Tips for Increasing Humidity Levels
In the fall and winter, your objective is to increase humidity levels inside the home so they are at least 30% but not more than 55%. Some ways you can do this include:
- Leave bathroom doors open when showering or bathing if possible. Rather than running the exhaust fan, like you do in the summer, let the moisture be released into the surrounding air. However, you have to leave the bathroom door open to avoid excessive condensation.
- Upgrade to a gas furnace. Natural gas has some moisture in it already. Homes with gas furnaces will have slightly higher humidity levels compared to homes with an electric furnace.
- Get a humidifier to help increase humidity levels. Just like dehumidifiers, there are many different types and options available. Some even integrate with your heating and cooling system so they release moisture whenever the furnace runs. These types of models can also be controlled through a combination humidistat and thermostat.
- Boil water on the stove. If your home is very dry, a quick and easy way to increase humidity levels is by boiling water. Boiling water turns into water vapor (steam), which makes the air moister and boosts the relative humidity percentage.
- Increase attic insulation. To prevent a loss of humidity and improve energy bills, make sure your attic is insulated correctly. Otherwise, once the heated indoor air comes into contact with the colder outdoor air, it can create condensation in the attic, as well as lower humidity levels.
Benefits of Well-Balanced Humidity Levels
You, your family, your pets, and your home itself all gain several benefits by maintaining well-balanced humidity levels year round.
- Fewer problems with dry and chapped skin. Dry air with low humidity levels can increase the occurrence of dry and chapped skin. Homes with pets will also notice an increase in pet dander and dry flaking skin on their furry friends.
- Reduces the spread of illnesses. Homes that maintain an ideal humidity level year round will also experience fewer periods of illnesses. This is because most winter-time illnesses require low humidity levels to survive. With higher humidity levels, they cannot survive.
- Boosts immunity levels inside the body. Even if someone in the home gets sick, it is not as easy to spread to others.
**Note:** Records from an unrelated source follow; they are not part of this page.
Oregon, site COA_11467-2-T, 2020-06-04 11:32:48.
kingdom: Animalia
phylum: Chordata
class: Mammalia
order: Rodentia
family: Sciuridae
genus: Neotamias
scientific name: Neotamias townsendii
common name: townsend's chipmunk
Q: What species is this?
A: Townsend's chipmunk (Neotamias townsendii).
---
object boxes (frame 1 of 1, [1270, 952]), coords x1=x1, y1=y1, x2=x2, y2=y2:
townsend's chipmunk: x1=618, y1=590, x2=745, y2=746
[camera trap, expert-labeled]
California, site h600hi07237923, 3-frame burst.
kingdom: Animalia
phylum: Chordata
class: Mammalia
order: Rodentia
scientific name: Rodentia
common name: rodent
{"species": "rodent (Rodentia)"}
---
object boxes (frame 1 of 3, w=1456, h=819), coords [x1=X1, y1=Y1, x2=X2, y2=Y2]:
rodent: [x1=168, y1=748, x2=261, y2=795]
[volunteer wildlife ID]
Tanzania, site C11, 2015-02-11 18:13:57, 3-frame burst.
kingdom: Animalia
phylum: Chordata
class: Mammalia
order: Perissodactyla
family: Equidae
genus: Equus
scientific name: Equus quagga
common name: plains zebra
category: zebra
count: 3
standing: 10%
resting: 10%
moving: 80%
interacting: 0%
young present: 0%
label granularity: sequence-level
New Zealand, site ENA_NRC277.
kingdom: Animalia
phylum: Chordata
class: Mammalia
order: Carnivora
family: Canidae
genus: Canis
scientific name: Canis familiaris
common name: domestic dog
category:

Plus, in many cases, the period of time one is sick is also less compared to someone who lives in a dry home with low humidity levels.
- Helps preserve your furniture, fixtures, and home’s appearance. You do not have to worry about problems with mold, mildew, dry wood, wood rot, and other such issues that occur when humidity levels are too high or too low.
- Helps keep certain pests away. A balanced humidity level acts as a natural deterrent. You won’t have to worry as much about termites and other dry-wood- and damp-wood-eating insects. However, you should still have your home inspected every few years as a precaution.
- Energy bills are typically lower. Humidity affects how we respond to indoor air temperatures. In homes with low humidity levels, indoor air temperatures seem colder. When there are high humidity levels, indoor air temperatures seem warmer. As you can imagine, you will need to compensate for these variances by setting your thermostat higher or lower, which means you will use more energy to heat and cool the home.
By addressing concerns about the humidity levels inside your home and taking steps to ensure humidity levels remain well-balanced year round, you will not have to worry about too little or too much humidity inside your home.